*GIVEN EXERCISE:* Please reproduce every line below without changing a single character.

(Excerpts from a spatial reasoning dataset)
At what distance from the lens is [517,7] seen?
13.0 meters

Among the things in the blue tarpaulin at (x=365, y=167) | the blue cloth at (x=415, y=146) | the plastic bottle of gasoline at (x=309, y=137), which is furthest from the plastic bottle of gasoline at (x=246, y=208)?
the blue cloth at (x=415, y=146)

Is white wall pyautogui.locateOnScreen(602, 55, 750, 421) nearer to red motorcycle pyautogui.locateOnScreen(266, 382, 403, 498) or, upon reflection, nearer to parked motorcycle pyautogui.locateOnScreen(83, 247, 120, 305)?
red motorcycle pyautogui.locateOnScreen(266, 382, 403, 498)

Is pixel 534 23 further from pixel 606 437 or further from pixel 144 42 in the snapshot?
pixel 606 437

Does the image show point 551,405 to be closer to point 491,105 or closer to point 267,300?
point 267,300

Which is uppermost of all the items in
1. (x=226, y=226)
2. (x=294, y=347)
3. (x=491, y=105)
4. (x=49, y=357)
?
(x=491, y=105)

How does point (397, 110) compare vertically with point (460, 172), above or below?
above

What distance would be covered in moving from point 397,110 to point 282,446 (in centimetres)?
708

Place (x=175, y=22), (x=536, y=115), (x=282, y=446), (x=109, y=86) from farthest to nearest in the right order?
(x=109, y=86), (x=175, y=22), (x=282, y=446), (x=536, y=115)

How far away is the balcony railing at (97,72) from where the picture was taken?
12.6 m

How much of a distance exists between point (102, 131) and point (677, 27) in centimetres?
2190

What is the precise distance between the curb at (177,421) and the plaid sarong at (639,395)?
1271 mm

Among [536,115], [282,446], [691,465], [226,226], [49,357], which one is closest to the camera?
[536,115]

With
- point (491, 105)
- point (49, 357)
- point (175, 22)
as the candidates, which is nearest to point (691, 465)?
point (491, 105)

*THE REPLY:*
At what distance from the lens is [517,7] seen?
13.0 meters

Among the things in the blue tarpaulin at (x=365, y=167) | the blue cloth at (x=415, y=146) | the plastic bottle of gasoline at (x=309, y=137), which is furthest from the plastic bottle of gasoline at (x=246, y=208)?
the blue cloth at (x=415, y=146)

Is white wall pyautogui.locateOnScreen(602, 55, 750, 421) nearer to red motorcycle pyautogui.locateOnScreen(266, 382, 403, 498) or, upon reflection, nearer to parked motorcycle pyautogui.locateOnScreen(83, 247, 120, 305)?
red motorcycle pyautogui.locateOnScreen(266, 382, 403, 498)

Is pixel 534 23 further from pixel 606 437 or further from pixel 144 42 in the snapshot?
pixel 606 437

Does the image show point 551,405 to be closer to point 491,105 or closer to point 267,300?
point 267,300

Which is uppermost of all the items in
1. (x=226, y=226)
2. (x=294, y=347)
3. (x=491, y=105)
4. (x=49, y=357)
?
(x=491, y=105)

How does point (397, 110) compare vertically with point (460, 172), above or below?
above

What distance would be covered in moving from point 397,110 to point 282,446 (in centimetres)?
708

Place (x=175, y=22), (x=536, y=115), (x=282, y=446), (x=109, y=86) from farthest to nearest in the right order?
(x=109, y=86), (x=175, y=22), (x=282, y=446), (x=536, y=115)

How far away is the balcony railing at (97,72) from where the picture was taken?
12.6 m

How much of a distance exists between point (102, 131) and point (677, 27) in centimetres?
2190

What is the precise distance between the curb at (177,421) and the plaid sarong at (639,395)?
1271 mm

Among [536,115], [282,446], [691,465], [226,226], [49,357], which one is closest to the camera?
[536,115]

With
- point (491, 105)
- point (49, 357)
- point (175, 22)
as the candidates, which is nearest to point (691, 465)?
point (491, 105)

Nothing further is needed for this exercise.